September 7, 2010 in City

Jim Kershner’s This day in history

By Correspondent
 

From our archives, 100 years ago

Actress Hazel Kirke, the “dainty prima donna” star of “A Stubborn Cinderella,” took on a new role on the streets of downtown Spokane.

She became a newsie – newspaper street vendor – for an afternoon.

It was all for a good cause. She had “often expressed her desire to aid in some way the forest fire sufferers” of the Big Burn. So when someone suggested as a joke that she sell newspapers to earn money for the cause, she jumped at the idea.

So “the attractive actress” sold the “sporting extra” edition of the Spokane Daily Chronicle from the back of a large Chalmers-Detroit auto.

She was opening a two-night engagement at the Auditorium Theater in Spokane.

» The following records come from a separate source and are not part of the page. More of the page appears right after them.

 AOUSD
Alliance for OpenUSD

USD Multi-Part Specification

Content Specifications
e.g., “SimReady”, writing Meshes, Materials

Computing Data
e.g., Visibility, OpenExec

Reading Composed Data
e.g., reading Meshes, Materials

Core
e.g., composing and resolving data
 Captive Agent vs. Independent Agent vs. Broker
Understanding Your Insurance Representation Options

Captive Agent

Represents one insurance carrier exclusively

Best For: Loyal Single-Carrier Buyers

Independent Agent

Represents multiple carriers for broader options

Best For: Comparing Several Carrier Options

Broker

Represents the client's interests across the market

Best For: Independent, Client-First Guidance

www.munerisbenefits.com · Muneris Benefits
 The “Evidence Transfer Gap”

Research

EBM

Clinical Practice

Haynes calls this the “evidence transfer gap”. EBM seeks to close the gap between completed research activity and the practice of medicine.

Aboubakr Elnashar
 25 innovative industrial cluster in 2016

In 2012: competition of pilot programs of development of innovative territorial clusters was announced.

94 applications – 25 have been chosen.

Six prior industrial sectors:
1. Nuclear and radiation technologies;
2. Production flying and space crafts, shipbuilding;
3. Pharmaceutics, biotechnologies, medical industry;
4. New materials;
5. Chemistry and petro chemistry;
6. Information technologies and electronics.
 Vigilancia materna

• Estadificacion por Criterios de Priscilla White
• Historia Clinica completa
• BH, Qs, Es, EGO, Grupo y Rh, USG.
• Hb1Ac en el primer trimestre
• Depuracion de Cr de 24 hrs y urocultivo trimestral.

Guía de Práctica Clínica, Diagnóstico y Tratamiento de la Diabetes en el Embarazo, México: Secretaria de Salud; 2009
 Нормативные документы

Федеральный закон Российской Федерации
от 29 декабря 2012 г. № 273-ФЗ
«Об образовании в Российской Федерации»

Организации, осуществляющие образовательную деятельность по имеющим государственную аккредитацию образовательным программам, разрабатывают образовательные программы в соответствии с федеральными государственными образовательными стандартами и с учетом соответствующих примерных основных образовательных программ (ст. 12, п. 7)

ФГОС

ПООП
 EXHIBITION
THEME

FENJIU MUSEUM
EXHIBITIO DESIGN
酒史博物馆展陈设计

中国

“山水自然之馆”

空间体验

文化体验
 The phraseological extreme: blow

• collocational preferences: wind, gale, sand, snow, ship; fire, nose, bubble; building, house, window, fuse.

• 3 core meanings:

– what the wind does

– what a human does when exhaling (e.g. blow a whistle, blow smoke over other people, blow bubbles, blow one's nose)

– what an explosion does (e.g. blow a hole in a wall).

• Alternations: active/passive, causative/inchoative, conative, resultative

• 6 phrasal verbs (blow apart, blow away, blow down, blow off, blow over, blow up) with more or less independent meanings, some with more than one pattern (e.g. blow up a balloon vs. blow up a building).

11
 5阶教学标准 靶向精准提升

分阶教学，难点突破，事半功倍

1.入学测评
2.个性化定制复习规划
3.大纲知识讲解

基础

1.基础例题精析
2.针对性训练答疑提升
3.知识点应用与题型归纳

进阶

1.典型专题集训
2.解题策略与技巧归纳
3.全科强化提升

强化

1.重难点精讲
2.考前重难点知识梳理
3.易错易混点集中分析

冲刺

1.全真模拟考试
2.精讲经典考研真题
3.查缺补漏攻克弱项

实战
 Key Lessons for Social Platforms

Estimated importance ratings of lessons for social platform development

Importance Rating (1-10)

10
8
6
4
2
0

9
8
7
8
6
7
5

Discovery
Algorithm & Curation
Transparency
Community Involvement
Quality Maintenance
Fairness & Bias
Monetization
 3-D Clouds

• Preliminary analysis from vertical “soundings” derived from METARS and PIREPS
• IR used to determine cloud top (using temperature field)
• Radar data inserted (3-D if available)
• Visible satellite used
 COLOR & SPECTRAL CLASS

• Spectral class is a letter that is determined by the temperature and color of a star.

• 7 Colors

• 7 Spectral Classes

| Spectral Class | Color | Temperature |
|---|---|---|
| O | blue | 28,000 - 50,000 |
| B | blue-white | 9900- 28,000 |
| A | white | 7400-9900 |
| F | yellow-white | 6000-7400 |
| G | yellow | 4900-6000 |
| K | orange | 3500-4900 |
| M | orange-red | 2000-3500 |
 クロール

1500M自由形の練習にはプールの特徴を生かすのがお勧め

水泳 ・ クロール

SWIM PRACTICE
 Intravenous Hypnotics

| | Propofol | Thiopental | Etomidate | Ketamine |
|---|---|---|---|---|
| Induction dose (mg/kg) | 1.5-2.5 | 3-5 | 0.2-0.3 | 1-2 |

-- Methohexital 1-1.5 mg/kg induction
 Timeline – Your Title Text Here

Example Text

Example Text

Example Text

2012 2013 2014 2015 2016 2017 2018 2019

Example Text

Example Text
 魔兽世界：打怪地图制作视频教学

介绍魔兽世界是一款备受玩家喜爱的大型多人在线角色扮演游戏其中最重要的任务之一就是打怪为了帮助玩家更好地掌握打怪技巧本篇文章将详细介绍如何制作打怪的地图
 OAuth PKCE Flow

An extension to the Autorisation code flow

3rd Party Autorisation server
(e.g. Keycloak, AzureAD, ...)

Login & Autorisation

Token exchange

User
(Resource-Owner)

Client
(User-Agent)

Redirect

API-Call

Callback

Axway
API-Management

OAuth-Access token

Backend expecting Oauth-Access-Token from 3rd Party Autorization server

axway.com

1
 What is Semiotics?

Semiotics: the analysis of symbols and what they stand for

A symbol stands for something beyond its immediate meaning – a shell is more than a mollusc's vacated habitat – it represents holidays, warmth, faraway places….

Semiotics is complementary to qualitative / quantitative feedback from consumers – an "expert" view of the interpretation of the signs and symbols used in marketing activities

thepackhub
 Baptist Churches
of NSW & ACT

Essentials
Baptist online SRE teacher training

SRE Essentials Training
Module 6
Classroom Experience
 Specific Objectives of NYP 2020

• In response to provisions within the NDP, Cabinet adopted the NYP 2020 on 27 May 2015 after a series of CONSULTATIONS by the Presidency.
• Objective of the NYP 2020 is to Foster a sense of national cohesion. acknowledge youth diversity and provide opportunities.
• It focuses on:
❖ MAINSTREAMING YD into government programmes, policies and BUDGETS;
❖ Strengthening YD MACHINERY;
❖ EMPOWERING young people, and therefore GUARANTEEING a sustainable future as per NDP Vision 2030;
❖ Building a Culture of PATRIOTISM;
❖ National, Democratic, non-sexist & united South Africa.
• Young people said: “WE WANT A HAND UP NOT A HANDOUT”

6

From the law school beat: A large enrollment was predicted for the Spokane Law School, which was connected to the now-defunct Spokane College.

It was the law school’s third year. It would soon be supplanted when Gonzaga University’s School of Law opened in 1912.

Also on this date

(From the Associated Press)

2000: A jury in Coeur d’Alene awarded $6.3 million to a woman and her son who’d been attacked by Aryan Nations guards outside the white supremacist group’s North Idaho headquarters.